THE DIGITAL REPOSITORY FOR THE BLACK EXPERIENCE
Singer and performer Caldin “Carol” Street was born in Kalamazoo, Michigan to Dora and Reverend Willie Gill, Sr. Street was the middle child of seven children and was raised in Kalamazoo, where she graduated from Lincoln Jr. High School.
In 1961, Street was asked by her older sister, Mildred Arbor, to join a singing group called the Velvelettes with Bertha McNeal, Norma Fairhurst and Betty Kelley. Street became the lead singer of the quintet, which won an Alpha Phi Alpha talent contest at Western Michigan University in 1962. The Velvelettes auditioned for Berry Gordy and signed to Motown Records in 1962. They recorded two singles in 1963: "There He Goes" and "That's The Reason Why." In 1964, the Velvelettes recorded and released the single "Needle In A Haystack" on Motown’s VIP Records, which peaked at #19 on the National Billboard Magazine’s Top 40. The group then recorded "He Was Really Sayin' Somethin',” which peaked at #64 on the U.S. Billboard Hot 100 and at #21 on the Billboard R&B Singles chart.

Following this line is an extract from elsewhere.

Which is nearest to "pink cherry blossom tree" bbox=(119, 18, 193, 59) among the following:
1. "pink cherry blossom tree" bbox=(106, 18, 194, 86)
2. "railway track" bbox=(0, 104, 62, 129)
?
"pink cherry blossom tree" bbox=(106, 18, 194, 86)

In September of 1964, Betty Kelley left the Velvelettes to join Martha and the Vandellas. The remaining four Velvelettes continued to perform and released the singles “Lonely Lonely Girl Am I” and "A Bird in the Hand (Is Worth Two in the Bush)" in 1965, and "These Things Will Keep Me Loving You,” in 1966, which later became a hit in the United Kingdom peaking at #34 on the UK Singles Chart. The Velvelettes also performed on the Dick Clark Caravan of Stars tours, and the “chitlin circuit” that consisted of the Apollo Theatre in Harlem, New York; the Howard Theatre in Washington, D.C.; the Uptown Theatre in Philadelphia, Pennsylvania; the Royal Theatre in Baltimore, Maryland; the Regal Theatre in Chicago, Illinois; and the Fox Theatre in Detroit, Michigan. In the mid-1960s, Street moved from Kalamazoo to Detroit, Michigan, where she graduated from Chadsey High School and later from the business college of the Detroit Institute of Commerce.
In the late 1960s, Arbor, Fairhurst and McNeal left the Velvelettes and were replaced by Sandra Tilley and Annette Rogers-McMillan. Then, in 1969, Street disbanded the group after she married fellow singer and Temptations member, Richard Street. She later worked as an administrative assistant at Ford Motor Company and Western Michigan University, as an HR specialist at the Upjohn Company/Pfizer, and as an executive assistant for her local NAACP chapter.
In 1984, four of the original Velvelettes, Arbor, Fairhurst, McNeal and Street, reunited. In 1990, the group re-recorded their original hits and new songs for the album One Door Closes for Motorcity Records. Motown Records then released The Very Best of the Velvelettes in 1999, The Velvelettes: The Best Of in 2001, and The Velvelettes: The Motown Anthology in 2004. The Velvelettes are the only Motown group of the classic era still performing with the “original” line-up.
Street has one son, Richard Allen Street, Jr.
Carol Street was interviewed by The HistoryMakers on June 26, 2014.